Revered alike by Industrialists, politicians, media and the general public he regularly tops lists of “Great Britons”, is frequently held up as an example of the qualities missing from modern Britain, and even played a starring role in the recent Olympics opening ceremony
But as the Obituary that appeared in The Engineer following his death in Sept 1859 illustrates, a man regarded by many today as the greatest engineer that ever lived was viewed very differently by at least some of his contemporaries.
Mr Brunel was almost uniformly unsuccessful
Dwelling on a number of projects that it asserts were failures, the article describes Brunel’s career as “unfortunate”, writing that ‘notwithstanding the number and imposing character of his works many of them, often indeed through no fault of his own, have proved unsuccessful.’
His celebrated bridge over the Thames at Maidenhead - today in the running to be considered a world heritage site - is described as “bold, but unsuccessful”, while the Great Western Railway - routinely held up us one of the marvels of the Victorian age of innovation - is described as remarkable for its high cost rather than “any merits which it may possess as a work of engineering.”

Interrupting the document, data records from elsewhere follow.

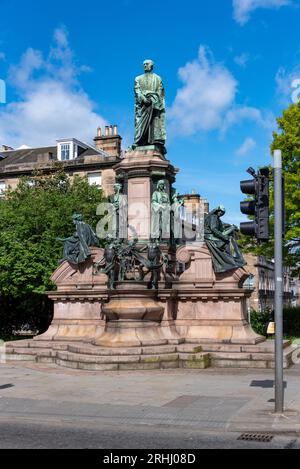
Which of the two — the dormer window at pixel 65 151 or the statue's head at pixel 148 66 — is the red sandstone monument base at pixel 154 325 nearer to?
the statue's head at pixel 148 66

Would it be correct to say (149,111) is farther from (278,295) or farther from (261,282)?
(261,282)

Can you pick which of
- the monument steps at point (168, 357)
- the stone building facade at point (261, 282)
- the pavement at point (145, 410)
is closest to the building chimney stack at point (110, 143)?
the stone building facade at point (261, 282)

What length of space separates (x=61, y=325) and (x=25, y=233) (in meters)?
13.3

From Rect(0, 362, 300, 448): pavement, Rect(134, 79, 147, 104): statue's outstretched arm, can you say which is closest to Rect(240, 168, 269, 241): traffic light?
Rect(0, 362, 300, 448): pavement

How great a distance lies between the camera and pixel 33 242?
34031 millimetres

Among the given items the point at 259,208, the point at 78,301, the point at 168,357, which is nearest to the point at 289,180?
the point at 78,301

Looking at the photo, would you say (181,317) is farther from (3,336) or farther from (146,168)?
(3,336)

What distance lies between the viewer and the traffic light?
34.6 feet

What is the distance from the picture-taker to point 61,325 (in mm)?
21281

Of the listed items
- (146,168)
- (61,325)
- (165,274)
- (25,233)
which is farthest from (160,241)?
(25,233)

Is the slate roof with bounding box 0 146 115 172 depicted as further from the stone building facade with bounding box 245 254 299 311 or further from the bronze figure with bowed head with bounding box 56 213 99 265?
the bronze figure with bowed head with bounding box 56 213 99 265

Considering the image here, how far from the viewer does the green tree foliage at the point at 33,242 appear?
31.4 m

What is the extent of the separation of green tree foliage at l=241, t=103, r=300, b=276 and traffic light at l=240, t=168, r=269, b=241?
68.0 feet

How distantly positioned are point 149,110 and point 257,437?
1512cm
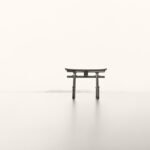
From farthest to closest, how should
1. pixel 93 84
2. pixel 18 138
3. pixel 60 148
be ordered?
pixel 93 84 < pixel 18 138 < pixel 60 148

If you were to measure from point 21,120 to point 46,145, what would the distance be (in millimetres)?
1008

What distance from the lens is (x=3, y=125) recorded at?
107 inches

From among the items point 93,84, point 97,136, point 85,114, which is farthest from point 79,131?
point 93,84

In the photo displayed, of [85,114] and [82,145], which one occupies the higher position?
[85,114]

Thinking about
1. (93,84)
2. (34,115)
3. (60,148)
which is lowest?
(60,148)

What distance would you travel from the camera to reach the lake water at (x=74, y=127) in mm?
2014

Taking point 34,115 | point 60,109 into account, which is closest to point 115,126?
point 34,115

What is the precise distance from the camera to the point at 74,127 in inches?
103

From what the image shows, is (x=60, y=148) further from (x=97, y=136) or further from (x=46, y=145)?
(x=97, y=136)

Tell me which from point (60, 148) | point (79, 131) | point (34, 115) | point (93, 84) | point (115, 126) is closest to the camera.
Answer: point (60, 148)

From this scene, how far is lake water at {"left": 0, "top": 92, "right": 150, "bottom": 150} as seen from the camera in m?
2.01

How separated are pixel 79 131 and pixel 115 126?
345 mm

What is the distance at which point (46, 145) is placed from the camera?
2.01 meters

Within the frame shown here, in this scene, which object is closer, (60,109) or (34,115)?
(34,115)
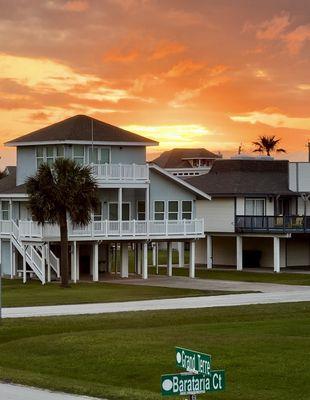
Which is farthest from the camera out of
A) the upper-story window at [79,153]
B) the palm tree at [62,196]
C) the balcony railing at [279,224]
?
the balcony railing at [279,224]

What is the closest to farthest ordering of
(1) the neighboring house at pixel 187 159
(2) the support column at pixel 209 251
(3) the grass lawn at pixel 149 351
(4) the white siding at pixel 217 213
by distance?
(3) the grass lawn at pixel 149 351 → (4) the white siding at pixel 217 213 → (2) the support column at pixel 209 251 → (1) the neighboring house at pixel 187 159

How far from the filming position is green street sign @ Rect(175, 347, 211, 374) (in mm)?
14227

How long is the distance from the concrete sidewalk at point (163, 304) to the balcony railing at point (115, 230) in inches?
523

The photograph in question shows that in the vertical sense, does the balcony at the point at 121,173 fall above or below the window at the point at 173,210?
above

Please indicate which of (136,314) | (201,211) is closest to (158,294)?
(136,314)

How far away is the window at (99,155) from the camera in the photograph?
60.4 m

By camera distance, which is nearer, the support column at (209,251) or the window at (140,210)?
the window at (140,210)

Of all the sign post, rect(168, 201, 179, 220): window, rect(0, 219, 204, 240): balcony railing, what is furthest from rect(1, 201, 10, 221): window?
the sign post

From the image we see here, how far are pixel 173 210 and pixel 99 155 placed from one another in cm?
652

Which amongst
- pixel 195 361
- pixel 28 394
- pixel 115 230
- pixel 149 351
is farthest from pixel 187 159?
pixel 195 361

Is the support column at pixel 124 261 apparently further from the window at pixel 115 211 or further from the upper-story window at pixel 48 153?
the upper-story window at pixel 48 153

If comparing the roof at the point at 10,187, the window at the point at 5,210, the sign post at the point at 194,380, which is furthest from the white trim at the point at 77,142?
the sign post at the point at 194,380

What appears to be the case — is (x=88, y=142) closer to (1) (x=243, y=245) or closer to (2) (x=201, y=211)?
(2) (x=201, y=211)

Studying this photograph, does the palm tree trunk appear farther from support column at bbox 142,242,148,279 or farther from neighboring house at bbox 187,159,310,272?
neighboring house at bbox 187,159,310,272
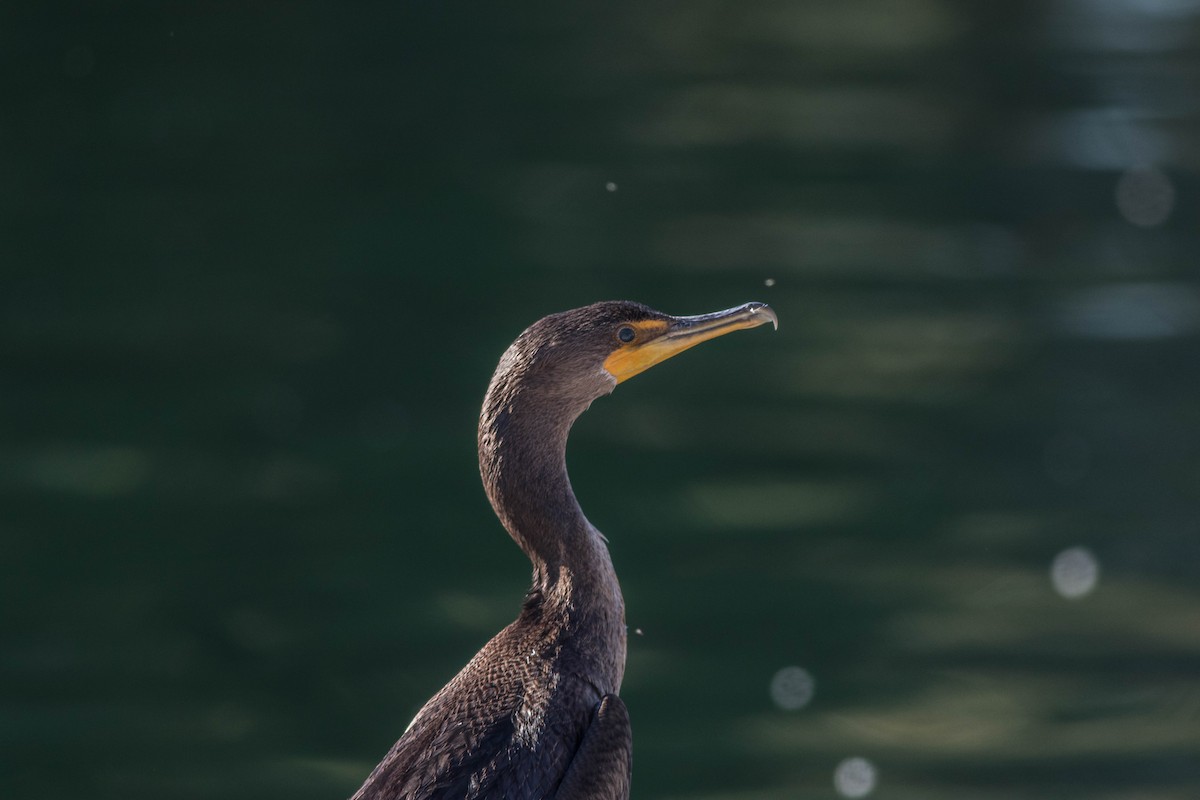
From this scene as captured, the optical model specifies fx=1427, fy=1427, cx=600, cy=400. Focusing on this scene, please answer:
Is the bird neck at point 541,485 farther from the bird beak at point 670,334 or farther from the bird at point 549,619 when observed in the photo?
the bird beak at point 670,334

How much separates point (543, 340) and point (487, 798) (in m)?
0.94

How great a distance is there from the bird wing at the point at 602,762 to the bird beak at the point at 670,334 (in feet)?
2.44

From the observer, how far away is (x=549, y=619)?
304 centimetres

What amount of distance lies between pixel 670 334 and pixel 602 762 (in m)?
0.94

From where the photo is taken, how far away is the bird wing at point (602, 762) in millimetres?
2719

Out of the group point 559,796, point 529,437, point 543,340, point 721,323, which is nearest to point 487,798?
point 559,796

Brunel’s shipbuilding efforts come in for a bit more praise. On his championing of screw propulsion for the SS Great Britain the magazine wrote that “Mr Brunel never allowed himself to overlook any new discovery giving promise of value in its application to engineering. Being in a position to exercise considerable influence he did not hesitate to employ it in introducing the new means of propulsion which has wrought such a marked change in the construction and working of our ocean steam marine.’

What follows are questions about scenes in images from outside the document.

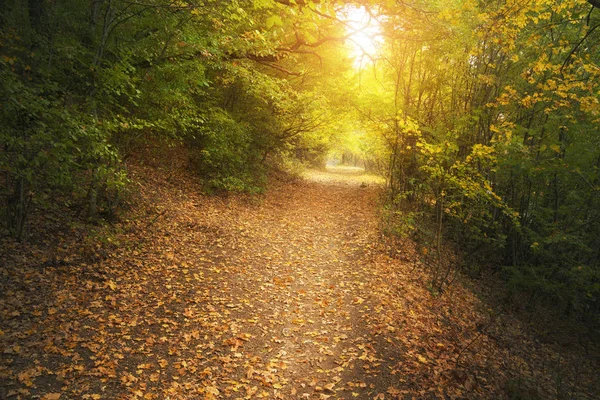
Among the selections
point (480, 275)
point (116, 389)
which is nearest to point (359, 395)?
point (116, 389)

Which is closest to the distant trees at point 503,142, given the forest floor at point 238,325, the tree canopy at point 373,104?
the tree canopy at point 373,104

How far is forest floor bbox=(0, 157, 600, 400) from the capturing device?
14.6 feet

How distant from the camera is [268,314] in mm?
6270

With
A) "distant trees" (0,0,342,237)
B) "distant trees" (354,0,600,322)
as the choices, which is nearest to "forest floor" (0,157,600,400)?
"distant trees" (0,0,342,237)

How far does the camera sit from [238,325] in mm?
5793

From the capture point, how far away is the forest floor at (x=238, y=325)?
14.6ft

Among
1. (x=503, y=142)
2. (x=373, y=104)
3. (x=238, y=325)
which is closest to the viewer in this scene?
(x=238, y=325)

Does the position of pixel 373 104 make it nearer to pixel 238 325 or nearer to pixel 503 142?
pixel 503 142

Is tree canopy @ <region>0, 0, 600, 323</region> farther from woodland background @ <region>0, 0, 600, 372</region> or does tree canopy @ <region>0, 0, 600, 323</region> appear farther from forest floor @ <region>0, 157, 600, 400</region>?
forest floor @ <region>0, 157, 600, 400</region>

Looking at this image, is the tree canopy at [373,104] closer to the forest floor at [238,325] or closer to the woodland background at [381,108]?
the woodland background at [381,108]

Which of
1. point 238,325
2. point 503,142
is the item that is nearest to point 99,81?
point 238,325

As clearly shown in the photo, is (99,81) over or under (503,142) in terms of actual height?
over

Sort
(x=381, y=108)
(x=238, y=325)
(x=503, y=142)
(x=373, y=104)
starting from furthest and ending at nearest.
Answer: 1. (x=373, y=104)
2. (x=381, y=108)
3. (x=503, y=142)
4. (x=238, y=325)

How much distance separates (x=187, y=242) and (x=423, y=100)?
1086cm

The article also contains a valuable lesson for today’s politicians and businesses, who increasingly struggle to justify investment in projects with little short-term economic pay-off. ‘He seized upon, modified and carried out many valuable discoveries which came before him and in this way often gave them a value which they would not otherwise have possessed. Judged by another standard, that of the financial results of the vast sums of money the expenditure of which he controlled, Mr Brunel was almost uniformly unsuccessful.’
Brunel was reportedly a friend of The Engineer’s founder Edward Charles Healey, so it seems unlikely that the paper would have an axe to grind. But after reading the article’s damning analysis of his personality its hard to escape the feeling that the maverick engineer had managed to upset someone on the editorial team. ‘He did not seek, in proportion to his opportunities, to raise those beneath him, and comparatively few men enjoyed his confidence,. He often managed to quarrel with his contractors. He had little sympathy for struggling genius, he seldom lost an opportunity for decrying against inventions and inventors not withstanding that his reputation was largely due to the applications which he had made of the ideas of others.’